# Import libraries

In [2]:
import pandas as pd
import numpy as np
import math
import os
import warnings
warnings.filterwarnings("ignore")

# Current and parent directories

In [4]:
current_directory = os.getcwd()
parent_directory = os.path.dirname(current_directory)

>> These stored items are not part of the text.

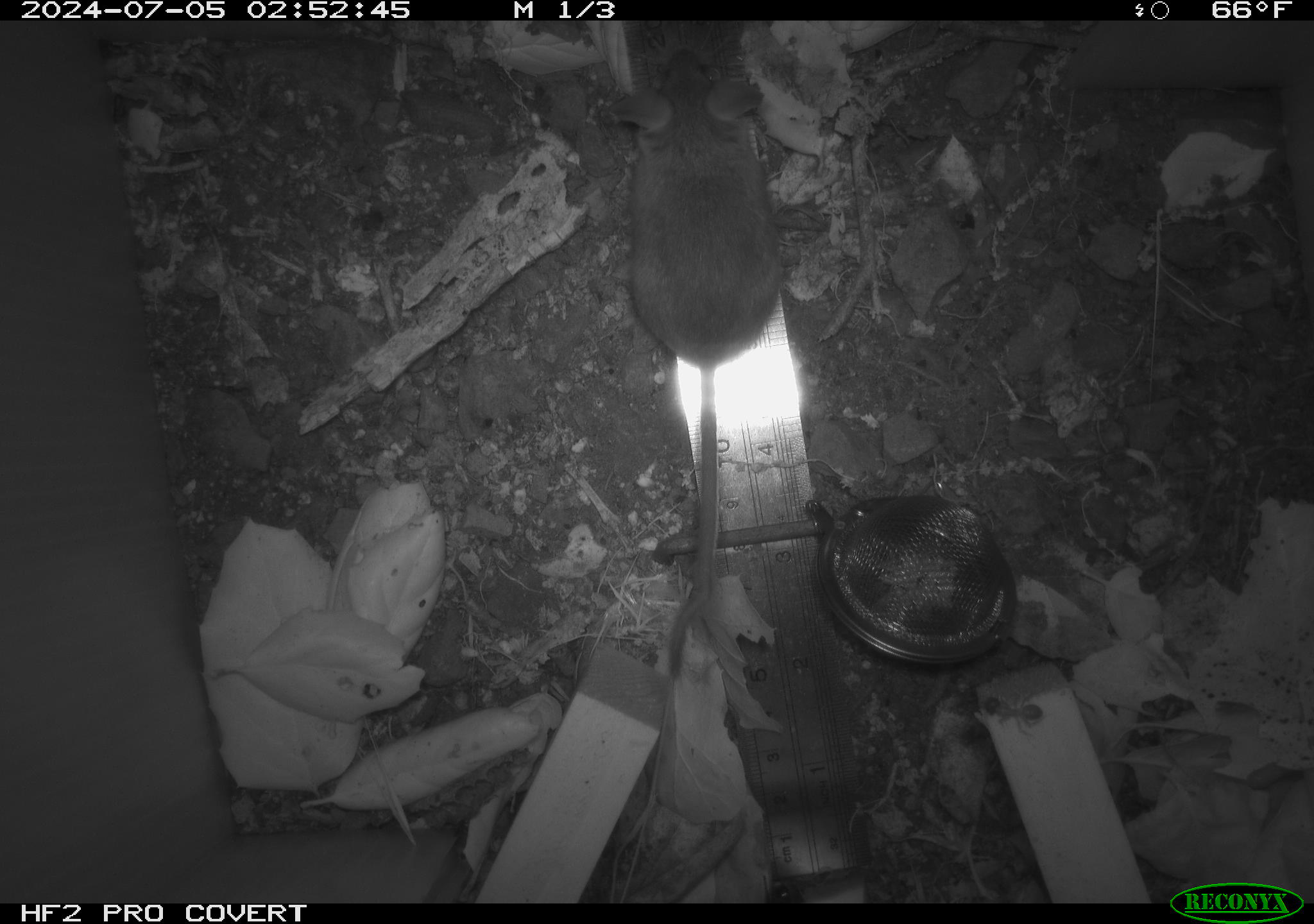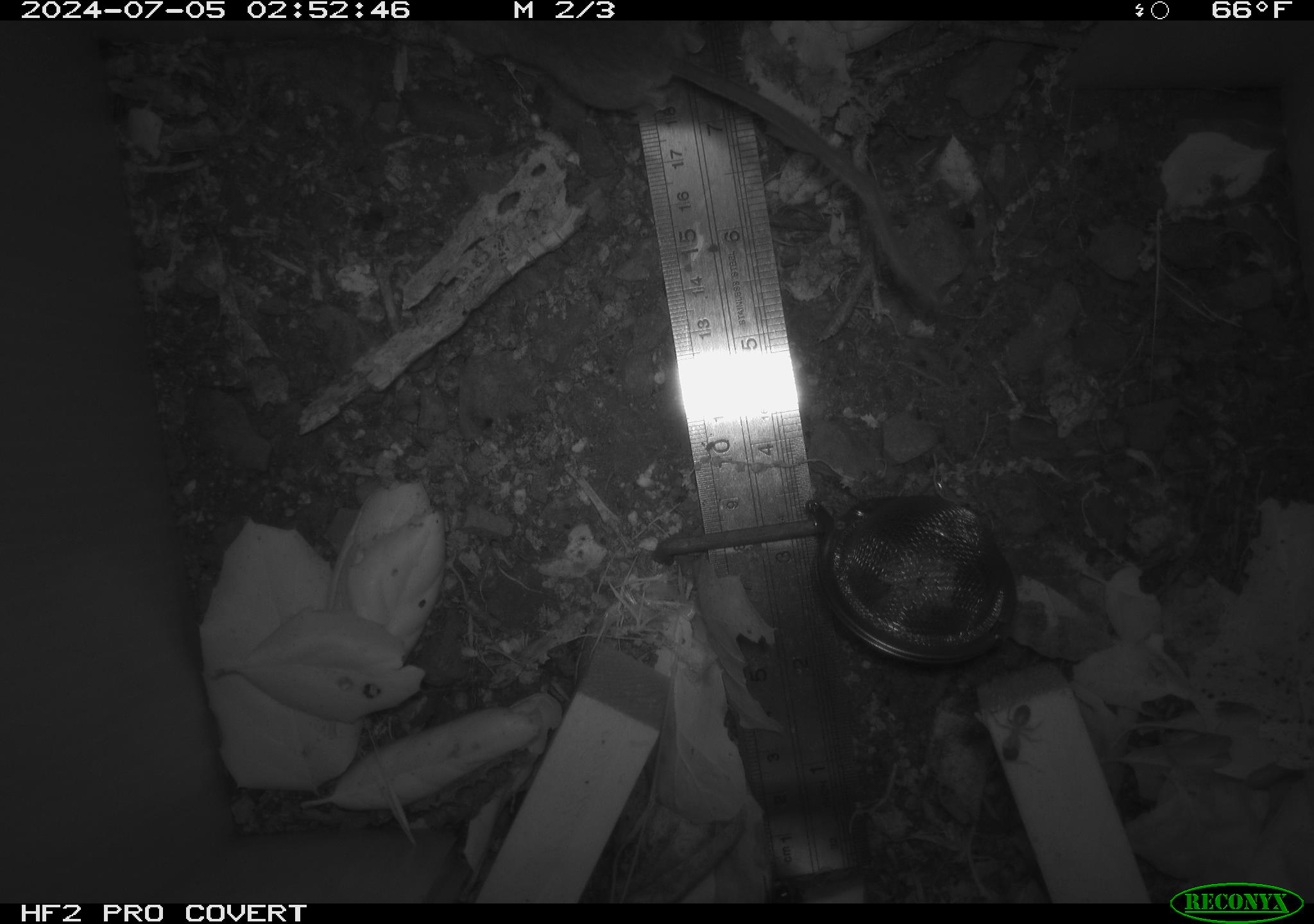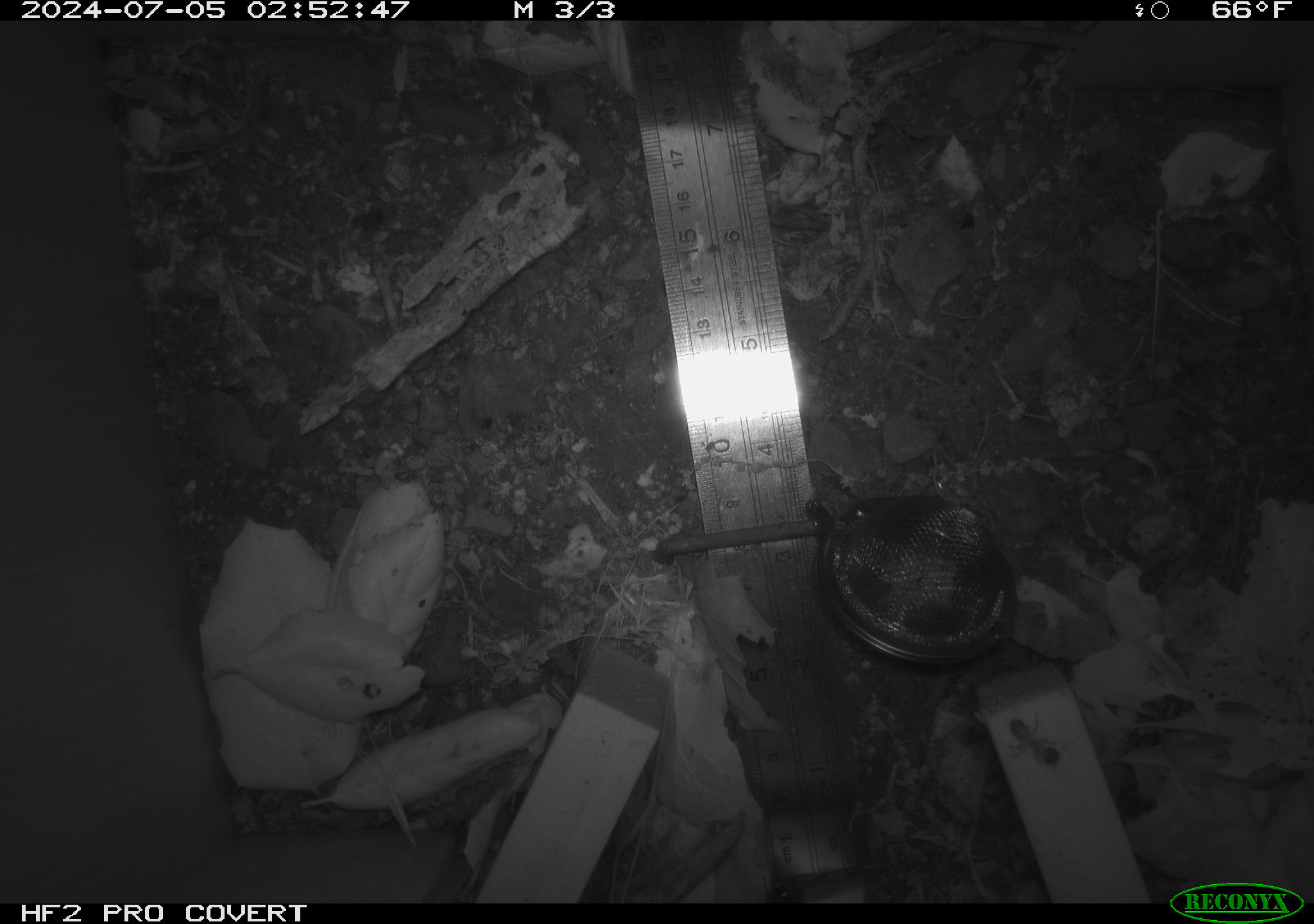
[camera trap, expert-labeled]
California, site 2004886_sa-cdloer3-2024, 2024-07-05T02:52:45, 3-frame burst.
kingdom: Animalia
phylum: Chordata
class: Mammalia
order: Rodentia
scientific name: Rodentia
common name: rodent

# Read activity information

In [6]:
activities = pd.read_excel(str(parent_directory) + '/data/Aras-Information.xlsx', sheet_name='Activity-Info')
activities.head()

Unnamed: 0,Activity ID,Acitivity,Zone ID,Zone,Physical activity levels (M) (met),Scale of CO2 Generation for 21-30 age group (L/s),CO2 Emission by Occupant (L/s),CO2 Emission by Occupant (CFM),Heat Radiation by Occupant (kW),Heat Radiation by Occupant (W)
0,0,Other,0,Outside,0.0,-0.9961,0.0,0.0,0.0,0.0
1,1,Fill medication dispenser,3,Kitchen,2.8,0.0039,0.01092,0.023139,0.113268,113.267755
2,2,Hang up clothes,1,Bedroom,2.2,0.0039,0.00858,0.018181,0.088996,88.996093
3,3,Move the couch,2,Livingroom,4.0,0.0039,0.0156,0.033056,0.161811,161.811078
4,4,Sit on the couch,2,Livingroom,1.5,0.0039,0.00585,0.012396,0.060679,60.679154


# Accessing activity-zone mapping information

In [8]:
activity_zone_map = dict()
for i in range(len(activities)):
    activity_zone_map[int(activities["Activity ID"][i])] = int(activities["Zone ID"][i])

# Fixed parameters

In [10]:
NUM_DAYS = 16
NUM_ACTIVITIES = len(activities)

# Dataset modification function

In [12]:
def dataset_modification(input_directory, house_name, output_filename):
    
    dataframe = pd.DataFrame(columns = ['Day', 'Minute', 'Outdoor (Zone - 0) Occupant', 'Bedroom (Zone - 1) Occupant', 'Livingroom (Zone - 2) Occupant', 'Kitchen (Zone - 3) Occupant', 'Bathroom (Zone - 4) Occupant'])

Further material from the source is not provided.